3.1. Overview of the Extracted Studies

Table 2 shows the extracted studies. Though the search strategy encompassed studies published in the last five years to the date of the data search (14 February 2022), we did not find any paper published in 2022 that met the inclusion criteria. Out of the 17 reviewed studies, we found n = 4, 23.5% each within 2019 and 2020, and n = 3, 17.6% from 2017, 2018, and 2021, respectively. Most of the studies were conducted in the USA (n = 7); Canada conducted two studies, and the UK, Greece, China, Netherlands, Australia, France, Croatia, and Japan all conducted one study each.

All 17 studies incorporated the RCT method, though in different formats and forms such as parallel, double-blind, open labels, and single-, two-, or four-arm forms. The sample size for the various trials ranged from n = 27 to n = 414. The participants in the various studies were all patients diagnosed with TRD or patients who had failed at least two adequate trials of different major classes of antidepressants. Out of the 17 papers, 15 were conducted in an adult population within the ≥18 age bracket. Two of the studies were conducted on older adults aged 60 and above. Only one study evaluated the effectiveness of rTMS in adolescents with a diagnosis of TRD.

3.2. Targeted Symptoms

All 17 studies evaluated the reduction in the severity of depression symptoms, the rate of responses or remissions, and the reduction on depression measuring scales. Several studies investigated other confounding factors that positively or negatively affect the results of rTMS. For instance, Carpenter et al. (2017) and Kavanaugh et al. (2018) targeted the effectiveness and safety of a two-coil rTMS device in their study subjects. Zhao et al. (2019), in their study, investigated the effects of rTMS on the serum levels of brain-derived neurotrophic factor, interleukin-1b, and tumour necrosis factor-alpha in elderly patients with refractory depression.

3.3. rTMS Protocol

In most studies (n = 7), the stimulation was conducted with a Magstim Super Rapid stimulator system [42,43,44,45,46,47,48]. Four studies also applied the MagProX-100 or R30 stimulator [35,49,50,51]. The NeuroStar XPLOR was utilized by two studies [52,53]. The MagVentureRX-100 [54], Magstim VR simulator [55], Medtronic MagPro 30 [27], and YRDCCY-1TMR [56] stimulators were applied in one study each. The Figure-8 coil was the most-commonly used (n = 7), followed by the B65-A/P coil (n = 4). The remaining studies used either the B70 fluid field-cooled coil or the 70-mm Double Air film coil.
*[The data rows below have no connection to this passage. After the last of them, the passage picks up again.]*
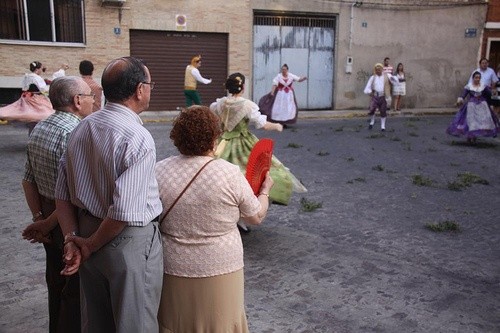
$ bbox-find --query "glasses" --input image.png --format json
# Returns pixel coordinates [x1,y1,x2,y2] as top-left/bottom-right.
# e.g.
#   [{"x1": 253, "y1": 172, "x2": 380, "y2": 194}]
[
  {"x1": 135, "y1": 82, "x2": 155, "y2": 90},
  {"x1": 71, "y1": 92, "x2": 97, "y2": 103}
]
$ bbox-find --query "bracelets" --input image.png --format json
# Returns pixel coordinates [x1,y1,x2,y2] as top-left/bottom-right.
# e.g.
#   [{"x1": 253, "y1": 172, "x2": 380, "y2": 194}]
[
  {"x1": 257, "y1": 192, "x2": 271, "y2": 198},
  {"x1": 64, "y1": 231, "x2": 79, "y2": 241},
  {"x1": 32, "y1": 211, "x2": 43, "y2": 222}
]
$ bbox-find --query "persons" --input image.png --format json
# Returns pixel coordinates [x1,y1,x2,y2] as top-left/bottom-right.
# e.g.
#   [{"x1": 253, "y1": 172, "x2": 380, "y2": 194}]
[
  {"x1": 364, "y1": 62, "x2": 399, "y2": 132},
  {"x1": 154, "y1": 105, "x2": 273, "y2": 333},
  {"x1": 446, "y1": 71, "x2": 500, "y2": 144},
  {"x1": 209, "y1": 72, "x2": 305, "y2": 233},
  {"x1": 392, "y1": 63, "x2": 406, "y2": 112},
  {"x1": 21, "y1": 76, "x2": 95, "y2": 333},
  {"x1": 382, "y1": 57, "x2": 393, "y2": 75},
  {"x1": 183, "y1": 56, "x2": 212, "y2": 107},
  {"x1": 54, "y1": 56, "x2": 163, "y2": 333},
  {"x1": 0, "y1": 60, "x2": 102, "y2": 136},
  {"x1": 468, "y1": 58, "x2": 499, "y2": 90},
  {"x1": 258, "y1": 64, "x2": 307, "y2": 128}
]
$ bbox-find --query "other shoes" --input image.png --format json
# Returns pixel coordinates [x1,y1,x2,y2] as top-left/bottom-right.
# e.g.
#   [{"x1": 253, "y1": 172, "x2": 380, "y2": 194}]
[
  {"x1": 238, "y1": 223, "x2": 250, "y2": 232},
  {"x1": 369, "y1": 124, "x2": 372, "y2": 129},
  {"x1": 381, "y1": 129, "x2": 385, "y2": 133}
]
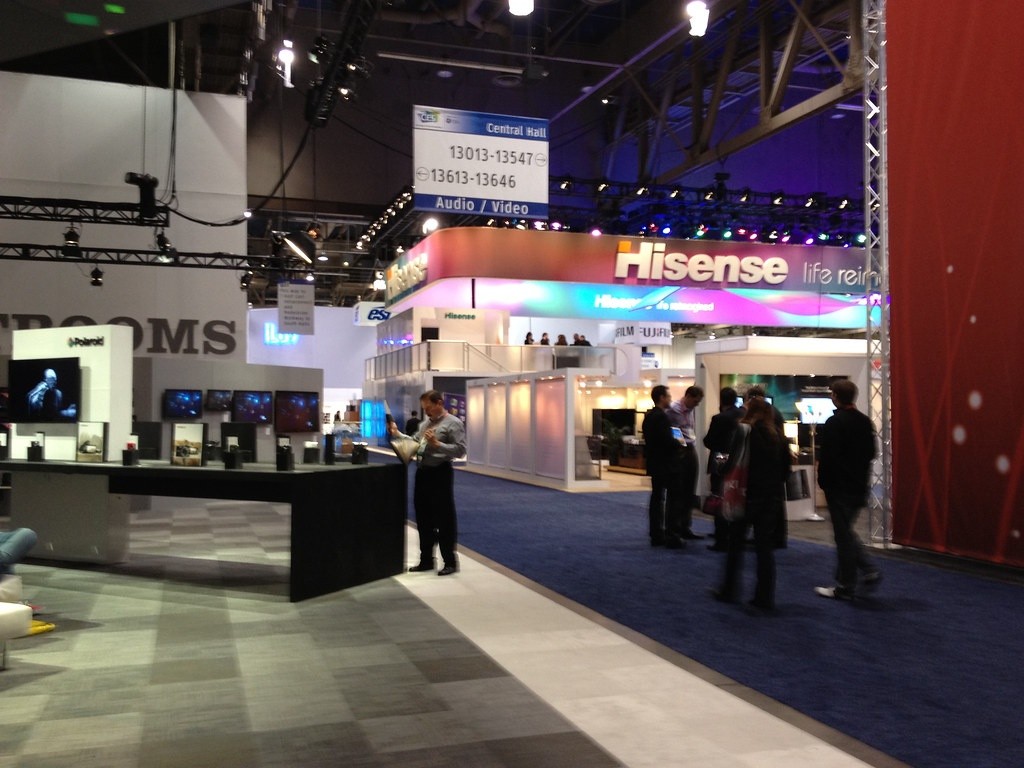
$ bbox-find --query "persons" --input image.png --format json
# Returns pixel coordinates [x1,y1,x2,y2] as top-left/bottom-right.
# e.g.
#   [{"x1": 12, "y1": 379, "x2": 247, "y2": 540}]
[
  {"x1": 44, "y1": 369, "x2": 62, "y2": 412},
  {"x1": 541, "y1": 333, "x2": 549, "y2": 346},
  {"x1": 525, "y1": 332, "x2": 534, "y2": 345},
  {"x1": 406, "y1": 410, "x2": 421, "y2": 436},
  {"x1": 335, "y1": 411, "x2": 340, "y2": 424},
  {"x1": 556, "y1": 335, "x2": 567, "y2": 346},
  {"x1": 813, "y1": 381, "x2": 879, "y2": 607},
  {"x1": 642, "y1": 386, "x2": 792, "y2": 615},
  {"x1": 574, "y1": 334, "x2": 582, "y2": 346},
  {"x1": 580, "y1": 335, "x2": 592, "y2": 347},
  {"x1": 391, "y1": 390, "x2": 466, "y2": 575}
]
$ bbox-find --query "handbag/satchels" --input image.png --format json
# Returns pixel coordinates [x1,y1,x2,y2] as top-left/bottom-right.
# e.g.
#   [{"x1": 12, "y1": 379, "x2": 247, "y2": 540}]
[
  {"x1": 390, "y1": 439, "x2": 421, "y2": 467},
  {"x1": 720, "y1": 480, "x2": 748, "y2": 523}
]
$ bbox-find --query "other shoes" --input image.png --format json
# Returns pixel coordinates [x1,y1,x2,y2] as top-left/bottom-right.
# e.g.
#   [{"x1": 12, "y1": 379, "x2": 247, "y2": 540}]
[
  {"x1": 682, "y1": 530, "x2": 704, "y2": 541},
  {"x1": 744, "y1": 600, "x2": 774, "y2": 612},
  {"x1": 712, "y1": 590, "x2": 735, "y2": 602},
  {"x1": 651, "y1": 535, "x2": 688, "y2": 548},
  {"x1": 817, "y1": 586, "x2": 853, "y2": 601},
  {"x1": 858, "y1": 570, "x2": 883, "y2": 602},
  {"x1": 706, "y1": 543, "x2": 724, "y2": 552},
  {"x1": 707, "y1": 532, "x2": 720, "y2": 539},
  {"x1": 409, "y1": 560, "x2": 436, "y2": 573},
  {"x1": 438, "y1": 563, "x2": 458, "y2": 575}
]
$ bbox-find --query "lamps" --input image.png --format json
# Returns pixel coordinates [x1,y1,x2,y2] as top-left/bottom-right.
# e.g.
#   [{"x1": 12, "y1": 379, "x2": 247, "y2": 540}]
[
  {"x1": 308, "y1": 34, "x2": 331, "y2": 64},
  {"x1": 487, "y1": 219, "x2": 571, "y2": 230},
  {"x1": 560, "y1": 179, "x2": 855, "y2": 213},
  {"x1": 157, "y1": 232, "x2": 172, "y2": 254},
  {"x1": 91, "y1": 268, "x2": 104, "y2": 287},
  {"x1": 62, "y1": 225, "x2": 82, "y2": 257},
  {"x1": 282, "y1": 228, "x2": 321, "y2": 265},
  {"x1": 240, "y1": 272, "x2": 255, "y2": 288},
  {"x1": 639, "y1": 222, "x2": 866, "y2": 247},
  {"x1": 317, "y1": 253, "x2": 329, "y2": 261},
  {"x1": 356, "y1": 189, "x2": 413, "y2": 250},
  {"x1": 435, "y1": 64, "x2": 454, "y2": 78}
]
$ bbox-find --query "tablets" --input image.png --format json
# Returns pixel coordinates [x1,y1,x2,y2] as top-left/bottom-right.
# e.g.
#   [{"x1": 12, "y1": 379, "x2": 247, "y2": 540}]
[{"x1": 671, "y1": 427, "x2": 687, "y2": 447}]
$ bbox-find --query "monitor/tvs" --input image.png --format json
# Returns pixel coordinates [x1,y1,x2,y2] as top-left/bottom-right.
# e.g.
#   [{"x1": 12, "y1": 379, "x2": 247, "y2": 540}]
[
  {"x1": 8, "y1": 356, "x2": 81, "y2": 423},
  {"x1": 163, "y1": 389, "x2": 321, "y2": 432},
  {"x1": 735, "y1": 397, "x2": 773, "y2": 407},
  {"x1": 801, "y1": 398, "x2": 837, "y2": 424}
]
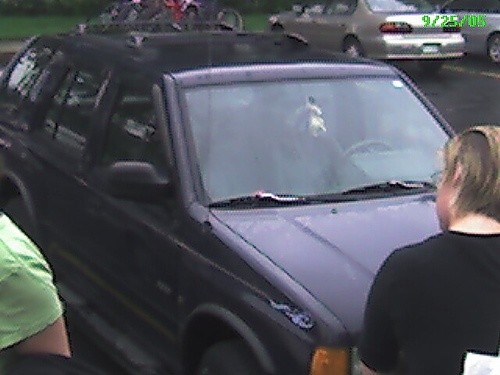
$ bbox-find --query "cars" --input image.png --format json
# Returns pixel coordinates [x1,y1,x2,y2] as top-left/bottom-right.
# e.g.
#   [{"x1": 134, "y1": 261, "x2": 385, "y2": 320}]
[
  {"x1": 434, "y1": 0, "x2": 500, "y2": 66},
  {"x1": 266, "y1": 0, "x2": 468, "y2": 64}
]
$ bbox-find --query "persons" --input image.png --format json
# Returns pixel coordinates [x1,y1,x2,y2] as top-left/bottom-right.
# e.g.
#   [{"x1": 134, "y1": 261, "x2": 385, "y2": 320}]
[
  {"x1": 358, "y1": 125, "x2": 500, "y2": 375},
  {"x1": 106, "y1": 0, "x2": 206, "y2": 34},
  {"x1": 0, "y1": 211, "x2": 71, "y2": 375}
]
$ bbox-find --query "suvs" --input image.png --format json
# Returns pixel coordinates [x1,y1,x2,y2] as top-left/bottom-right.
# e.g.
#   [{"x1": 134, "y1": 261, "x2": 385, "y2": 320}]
[{"x1": 0, "y1": 18, "x2": 464, "y2": 375}]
3.4. Targeted Brain Region of rTMS

The brain site for rTMS application employed by the studies ranged from the left PFC (n = 5) [42,46,49,50,53] to the left DLPFC (n = 4) [35,48,52,56]. Four studies indicated DLPFC without specifying either the left or right [45,47,51,55], with one study evaluating the difference in effectiveness between the left and right DLPFC [27]. Two of the remaining studies [43,44] assessed the effectiveness of left DLPFC against dorsomedial PFC, and one study evaluated the differences in effectiveness between unilateral and bilateral left DLPFC [54].

3.5. Outcome Measures

A wide range of scales was used to measure positive symptoms and the reduction in symptom scales; for example, the Hospital Depression Rating Scale (HDRS) was the outcome measure in nine of the 17 studies, while the Hamilton Depression Scale (HAM-D) was used in six of the included studies. Other scales such as the Clinical Global Impression-Severity (CGI-S), Quick Inventory of Depressive Symptomatology (QIDS), Personal Health Questionnaire (PHQ-9), and Beck Depression Inventory (BDI-II) were also used to measure some of the primary or secondary outcomes in the included studies. Blumberger et al. (2018) defined their primary outcome as the reduction in the HDRS-17 score from the baseline to the end of treatment (either 20 or 30 treatments). If participants received most of the scheduled sessions and a 4-week, 5-week, or 6-week assessment was available, they were assessed for the primary endpoint. The safety outcomes included adverse event reporting, neurocognitive assessments, vital signs, and Columbia Suicide Rating Scale (C-SSRS) and Young Mania Rating Scale (YMRS) assessments for the various studies.

3.6. Outcome Results

Regarding the antidepressant efficacy of rTMS per the findings of this review, all 17 included studies evaluated its effectiveness and deemed it to be effective for the treatment of TRD, except for one study, in which the authors concluded that the standard 4-week rTMS treatment was not effective in chronic, severe TRD patients [46].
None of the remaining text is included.